Building Bitcask in Go: Architecture, Concurrency and Benchmarks
I want to build a simple database in Go and learn as much as I can from the experience. I’ve chosen to implement the Bitcask architecture, a simple write-oriented design. Repo
Architecture Link to heading
Bitcask as an architecture is fundamentally about maintaining a set of open “log files”. Every single write appends to the most recent log file. Additionally, a hashmap is maintained in memory which maps a given key to a location of the most recent version of the value based on these files. Multiple files are used for this purpose as opposed to one for the following step: periodically, Bitcask will iterate over previous files and merge them together, eliminating duplicate values and saving on space.
This architecture allows for extremely fast writes (every write points to exactly one spot in memory, the very end of the current write-to file) while preserving read speed. The tradeoff is that the system has to balance when and how to clean up duplicates, as those duplicates can temporarily cause high memory usage.
Concurrency model Link to heading
I took extra care to focus on concurrency for this project. In building high performance systems, it is crucial to follow strict principles such as locking shared resources, using queues and using Go’s built-in primitives such as select statements, to organize the path of execution.
In my implementation, there are 2 core domains where resource contention is possible. Firstly, two operations, notably a write and a read, could try to read from the topmost file at the same time. Two reads from any other file are not a problem since they don’t interfere with each other and writes only happen at the very top file. Hence, Go’s RWMutex (read-write mutex) comes extremely handy, allowing me to make this distinction easily. Every opened file object is directly tied to such a mutex via the segment struct.
Secondly, the main hashmap (key to EntryLocation) could be contended for, both by reads, writes and merges.
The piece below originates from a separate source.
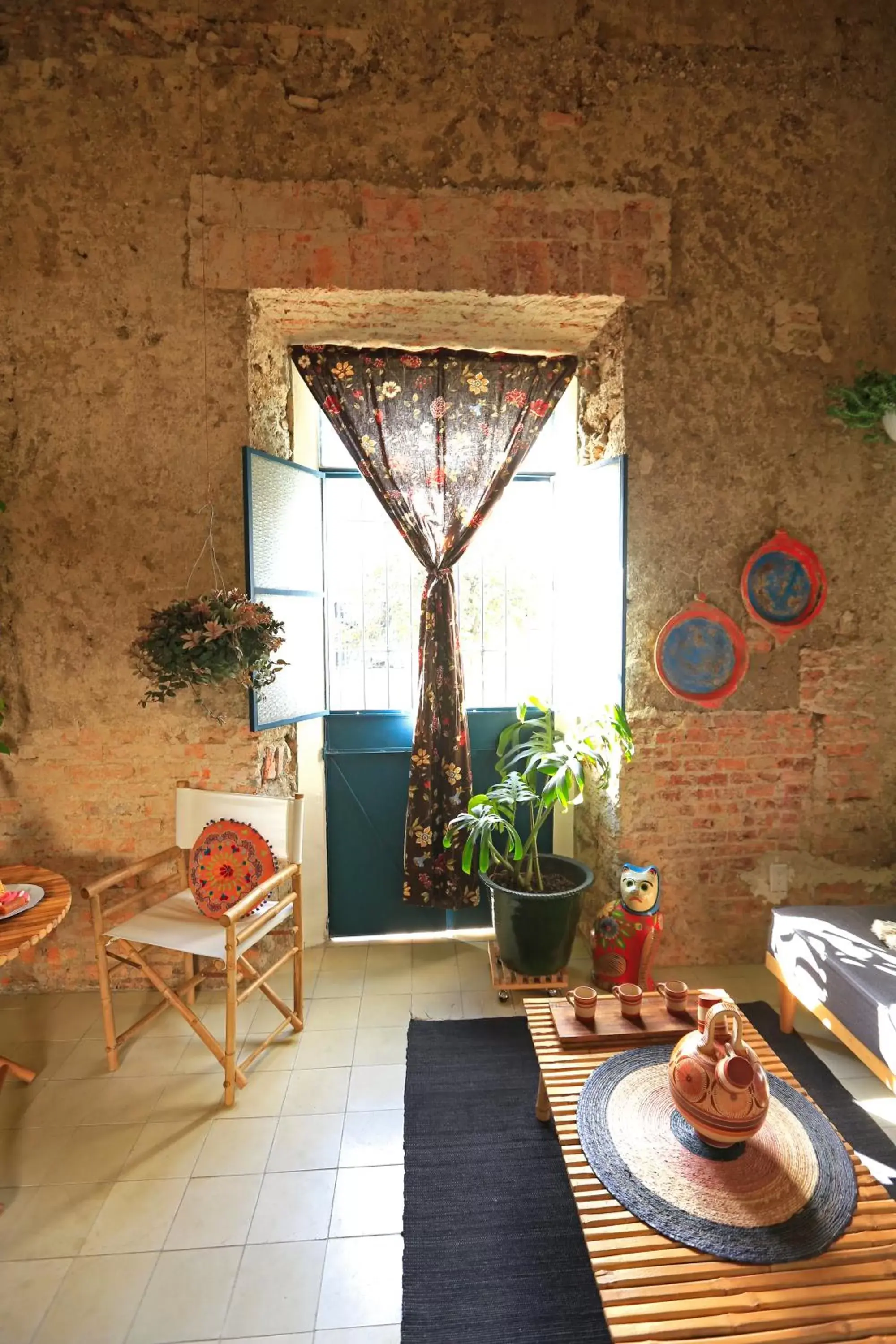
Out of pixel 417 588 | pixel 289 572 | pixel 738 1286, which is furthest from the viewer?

Therefore, access to this map is locked behind another RWMutex. The get() showcases the logic behind this clearly: the lock for the map has to be acquired, and only then can the file header for that entry’s location be opened. Then the file lock has to be acquired. After which the map lock is released as this thread continues to execute on the file read. This illustrates the two layers of locks necessary for every operation.
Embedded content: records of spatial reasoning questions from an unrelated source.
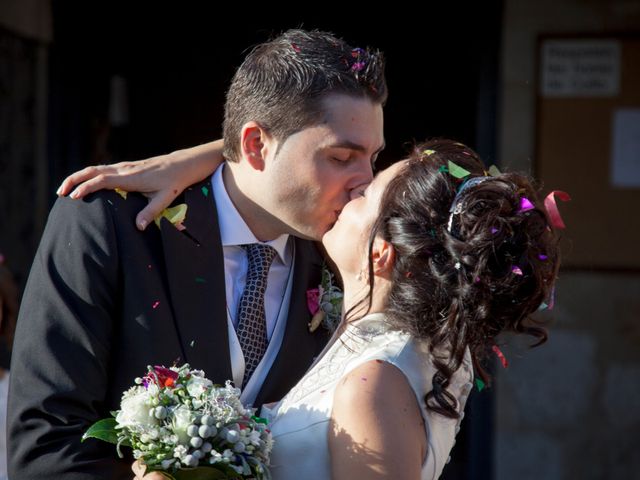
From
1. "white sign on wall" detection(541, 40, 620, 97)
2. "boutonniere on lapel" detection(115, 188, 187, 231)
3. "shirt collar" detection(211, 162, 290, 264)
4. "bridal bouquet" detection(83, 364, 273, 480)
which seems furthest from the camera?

The merge step is by far the most complicated step due to the amount of steps it has to perform. Merge has to perform the following steps: 1. lock the entire hashmap for both reading and writing 2. iterate over every entry in it 3. fetch the value from the previous files 4. write them to new temporary files and update in a new hashmap and lastly 5. switch the old hashmap with the new hashmap and old file pointers to new file pointers, thereby completing the rotation. The bottleneck here is that merge needs the full read-write lock on the hashmap which means writes are impossible for the duration of the merge.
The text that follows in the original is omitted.